A clue to where Jimmy Carter has gone wrong is found in the rejection of 4-month-old advice that he would be "out on a limb" if new spending programs for the cities were proposed without the bureaucratic streamlining promised in the Carter campaign.
A Dec. 5 staff memorandum containing that warning is consigned to limbo. President Carter's urban plan unveiled March 27 contains not a word about reorganizing the inefficient, sprawling bureaucracy that sprays tax money into the cities. No such plan will be offered this year. Nor is there any firm commitment for the future.
Since the mess in urban programs generally (and in the Department of Housing and Urban Development specifically) is not disputed at the White House, the reason for not reorganizing it this year is wholly political . Administration officials privately admit they dare not anger big-city mayors and black leaders in the election year.
That shows Carter following the conventional wisdom in politics that he defied in his spectacular climb from nowhere. Preoccupied with global diplomacy, he now relies for domestic strategy on the judgement of conventional politicians. So the pledge to reorganize government that helped win the presidency sinks sto low priority.
Tthat was not so clear last Dec. 5 when a staffer named Lester M. Salamon drafted a seven-page memo to his boss, Harrison Wellford, head of the the President's Reorganization Project. He warned that the evolving urban plan "lacks a coherent focus and consists basically of proposals for expanded funding of existing programs capped by a highly dubious, free-standing development bank that will do as much to contribute to the fragmentation of federal efforts as it will to promote economic growth in the cities."
"That "leaves the president out on a limb with respect to his campaign pledge to simplify and rationalize existing programs before adding new dollars or new programs to them," Salamon's memo continued. "As the institutional embodiment of those pledges, our failure to protect the president vigorously on this point could be costly."
It was too late, said Salamon, for reorganization schemes if the urban plan was released before Christmas. But they could be ready by March. Certainly there was no disputing the need: "All parties seem to agree that the fragmented, disjointed character of federal programs in this area is b big part of the problem."

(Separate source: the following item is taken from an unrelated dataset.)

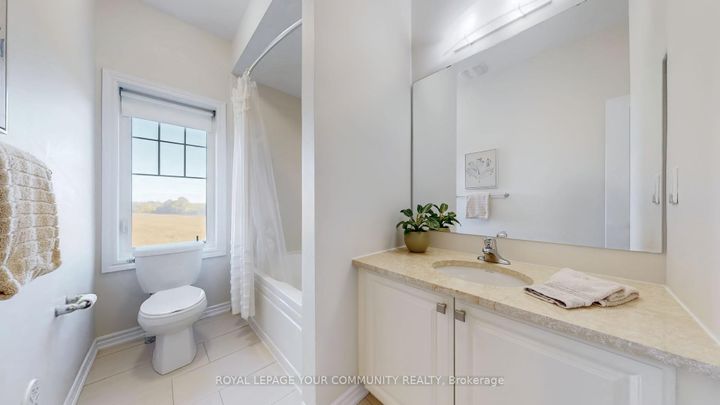 Photo 27 at 32 Delft Drive, Victoria Square, Markham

"All parties" did not include HUD. The attitude there was epitomized by Secretary Patricia Roberts Harris on NBC's "Meet the Press" April 2 when asked why not one existing program was eliminated: "there were no programs that we felt at this moment should be eliminated because each was meeting a very real need,"
HUD's resistance coincided with the program review presided over by Vice President Walter Mondale to establish priorities for 1978. Mondale, a more conventional politician than the president, was scarcely the one to place reorganization above spending. "When we talked to Mondale about reorganization," one reorganizer told us, "we heard doubts about how much political freight can carry.
"We lost urban reorganization in the politics of 1978," one issider told us. Voluminous option papers presented to Carter for determining his urban plan did not mention reorganization. Nor did Wellford succeed in efforts to set a date in 1979 for reorganization.
Although Salamon's memo expressed fear that issuing the urban plan "could foreclose important reorganization options," it is not too late. Salamon argued then that the urban development bank "would run counter to the president's reorganization commitments by establishing a new entity that duplicates functions already performed elsewhere." Now, Congress may save Carter from himself by delaying action on the bank this year.
Even so, who will effectively promote this and other reorganization schemes now that Bert Lance is gone? The logical answer is the man who claimed national credit for modernizing that Georgia state government: Jimmy Carter. But even Carter sides say the president, entranced by his role of world leader, has no time for such tedium.
Filling in blank spaces on multiple-choice option papers five days before the urban plan was released, the president instinctively rejected new spending programs and then characteristically was talked into accepting them after all (at the final, chaotic meeting lasting till 2 a.m.). But there is no evidence he felt "out on a limb" without a reorganization plan. That supports those presidential aides who fear Carter has forgotten a major force behind his ascent and his brief enjoyment of national popularity.